Hedef büyültmenin zamanıdır

Faruk Şüyün'ün bu haftaki konuğu; Altın Kitaplar’ın yöneticilerinden Batu Bozkurt

Abone ol

Bu haftanın konuğu, Altın Kitaplar’ın yöneticilerinden Batu Bozkurt. Altın Kitaplar, 50. yılını kutluyor. Yayınevi, 1959 yılında Aziz Bozkurt ve Fethi Ul tarafından kuruldu, kısa bir süre sonra Dr. Turhan Bozkurt da yönetime katıldı. İlk yayınları, Cronin’in "Mağlûp Olmayacaksın" romanıydı. Kitabın adı gibi, her geçen yıl gelişerek, büyüyerek bugünlere geldiler ve yayın portföyleri 5 bine ulaştı. Altın Kitaplar, geçtiğimiz günlerde "Da Vinci Şifresi" romanıyla bütün dünyada satış rekorları kıran Dan Brown’un da katıldığı bir yemek düzenledi 50. yıl için. Dan Brown’ın yeni kitabı "Kayıp Sembol" de o gün kitapçılara dağıtıldı. 50. yıl gecesi, Altın Kitaplar’ın adına yakışır kalitede ve güzellikte geçti. Yayınevinin bir aile olduğunu, yazarından çizerine, yöneticisinden çalışanına, iş ortağına herkes bir araya gelerek bir kez daha kanıtladı...

"Sağolun bunları duymak yeter zaten. Bize en güzel geri dönüş."

50. yıl yemeğinin başarısı, yayıncılığın bir noktaya geldiğinin de kanıtı.

"Sektör olduğumuzu gösterdik yani…"

Kesinlikle. Sohbetimize, 50. yıla ilişkin düşüncelerinizden başlayalım isterseniz. Hatta hemen 50. yıl gecesiyle...

"Dan Brown’un gelişine yönelik çalışmalar ve gecenin hazırlıkları tamamen ayrı kollardan gerçekleştirildi. Ama ikisini de Erden’le (Heper) beraber yürüttük. Sağ olsun Oya Abla (Alpar) çok yardım etti bize. Halkla ilişkilerde Seçil ve Ayça Hanımlar vardı Pr İstanbul’dan. Çok iyi bir kadro buldular bize, 21 Gram ajans da çalışmalara katıldı. İşler tıkır tıkır yürüdü. Biz, belki daha fazla zorlanacaktık, ama rayında gitti. O yüzden geceye stresli değil, heyecanlı girdik. İyi olacağından emindik, ama heyecan vardı. Çünkü, bu kadar büyük bir organizasyonu ilk kez yapıyorduk ve altından kalkabilecek miyiz heyecanı vardı. Bir taraftan da Dan Brown gelmişti. Onu gezdirecektik, tanıtım yapacaktık. Her ikisi de çok başarılı geçti.

▶ _Yazılı görev A_:
Girdileri süzerek "green" dizesini içeren her satırı kopyalayın. Büyük-küçük harf ayrımı dikkate alınmalıdır.

▶ _Girdiler_:
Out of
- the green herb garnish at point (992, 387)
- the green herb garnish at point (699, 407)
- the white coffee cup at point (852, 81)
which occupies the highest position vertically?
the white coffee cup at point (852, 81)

▶ _Yazılı görev B_:
Verilen metne göre Batu Bozkurt ve ekibi 50. yıl gecesine neden stresli değil de heyecanlı girdi? Bir ila üç cümleyle açıklayın.

▶ _Çözüm A_:
- the green herb garnish at point (992, 387)
- the green herb garnish at point (699, 407)

▶ _Çözüm B_:
İşler tıkır tıkır yürüdüğü ve her şey rayında gittiği için geceye stresli girmediler. Heyecanlıydılar, çünkü bu kadar büyük bir organizasyonu ilk kez yapıyorlardı ve altından kalkıp kalkamayacaklarını merak ediyorlardı.